Costa Rican President Oscar Arias has expressed dismay over the United States´ move to extend its nearly 50-year-old trade embargo against Cuba one more year.
“I have not been in agreement with this embargo for some time,” Arias said on Friday, days before he heads to New York City to participate in a climate change forum and nuclear arms debate.
Just as the region was coming closer to reconciling a nearly half-century standoff with Cuba, U.S. President Barack Obama extended sanctions against the island last week.
While Obama gave indications in April that Washington is moving to bridge relations with Cuba – including allowing Cuban Americans to travel and send remittances to their homeland – he issued a memorandum Sept. 14 stating his intention to pursue the “continuation for one year of the exercise” with respect to Cuba, citing the “the national interest of the United States.” The Trading With the Enemy Act against Cuba, which was originally signed in 1963, was scheduled to expire Sept. 14, 2009.

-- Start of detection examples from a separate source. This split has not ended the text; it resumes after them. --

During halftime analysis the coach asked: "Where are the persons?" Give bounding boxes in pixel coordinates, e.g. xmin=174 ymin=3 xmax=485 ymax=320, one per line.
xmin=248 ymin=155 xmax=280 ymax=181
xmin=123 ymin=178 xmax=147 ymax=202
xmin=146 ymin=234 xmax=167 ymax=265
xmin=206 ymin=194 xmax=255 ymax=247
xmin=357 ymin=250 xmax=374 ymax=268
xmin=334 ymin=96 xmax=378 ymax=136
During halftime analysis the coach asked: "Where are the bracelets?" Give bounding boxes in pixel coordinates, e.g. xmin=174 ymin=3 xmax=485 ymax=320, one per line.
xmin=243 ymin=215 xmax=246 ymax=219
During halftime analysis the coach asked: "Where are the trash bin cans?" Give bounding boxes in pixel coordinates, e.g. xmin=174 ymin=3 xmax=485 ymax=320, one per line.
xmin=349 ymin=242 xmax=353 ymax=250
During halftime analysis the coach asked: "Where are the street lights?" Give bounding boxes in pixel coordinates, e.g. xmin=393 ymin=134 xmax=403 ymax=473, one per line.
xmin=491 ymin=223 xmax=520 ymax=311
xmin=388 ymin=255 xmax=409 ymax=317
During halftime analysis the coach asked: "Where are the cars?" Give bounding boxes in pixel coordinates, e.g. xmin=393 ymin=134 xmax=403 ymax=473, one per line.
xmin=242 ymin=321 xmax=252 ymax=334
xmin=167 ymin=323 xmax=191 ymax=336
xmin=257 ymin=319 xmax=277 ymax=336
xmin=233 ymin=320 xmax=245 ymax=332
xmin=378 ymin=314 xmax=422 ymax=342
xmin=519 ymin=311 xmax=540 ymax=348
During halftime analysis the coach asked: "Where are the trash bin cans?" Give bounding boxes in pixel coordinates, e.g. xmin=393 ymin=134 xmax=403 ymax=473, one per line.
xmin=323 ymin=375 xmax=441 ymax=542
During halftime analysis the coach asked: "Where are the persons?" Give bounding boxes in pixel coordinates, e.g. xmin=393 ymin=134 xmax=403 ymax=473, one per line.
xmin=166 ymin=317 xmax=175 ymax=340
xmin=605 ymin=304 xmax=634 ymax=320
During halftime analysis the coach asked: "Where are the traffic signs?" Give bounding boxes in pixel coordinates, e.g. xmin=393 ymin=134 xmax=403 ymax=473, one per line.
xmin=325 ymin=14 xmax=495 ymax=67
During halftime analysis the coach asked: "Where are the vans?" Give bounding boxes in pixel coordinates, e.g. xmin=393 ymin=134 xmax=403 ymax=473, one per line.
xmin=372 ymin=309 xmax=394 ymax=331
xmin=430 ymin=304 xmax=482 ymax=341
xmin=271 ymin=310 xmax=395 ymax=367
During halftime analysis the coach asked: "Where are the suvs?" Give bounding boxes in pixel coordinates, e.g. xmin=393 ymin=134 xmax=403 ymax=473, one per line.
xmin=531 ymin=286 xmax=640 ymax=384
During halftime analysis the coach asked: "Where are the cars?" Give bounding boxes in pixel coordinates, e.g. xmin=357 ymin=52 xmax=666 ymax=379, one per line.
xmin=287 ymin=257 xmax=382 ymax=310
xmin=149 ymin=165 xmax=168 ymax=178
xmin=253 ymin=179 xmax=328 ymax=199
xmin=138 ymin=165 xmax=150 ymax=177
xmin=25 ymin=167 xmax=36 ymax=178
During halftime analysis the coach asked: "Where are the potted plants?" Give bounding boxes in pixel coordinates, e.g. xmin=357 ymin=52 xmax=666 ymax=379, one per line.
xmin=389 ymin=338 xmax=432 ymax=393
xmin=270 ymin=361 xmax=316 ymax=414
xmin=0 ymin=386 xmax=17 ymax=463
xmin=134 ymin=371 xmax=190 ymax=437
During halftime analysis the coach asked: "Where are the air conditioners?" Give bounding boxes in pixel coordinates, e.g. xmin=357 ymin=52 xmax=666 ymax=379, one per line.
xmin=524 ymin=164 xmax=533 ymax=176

“It´s not a new position, but it´s not the most appropriate one,” said Arias, who became one of the latest leaders in the region to renew diplomatic ties with Cuba in March. He said isolation has locked Cuba in the past: “It´s always been used as an excuse for Cuba not to realize a change.”
Within the last year, Cuba gradually has become more accepted in the region as the Organization of American States offered the island membership and more countries renewed diplomatic ties (including El Salvador and Costa Rica), leaving the United States as the only country that has yet to normalize relations.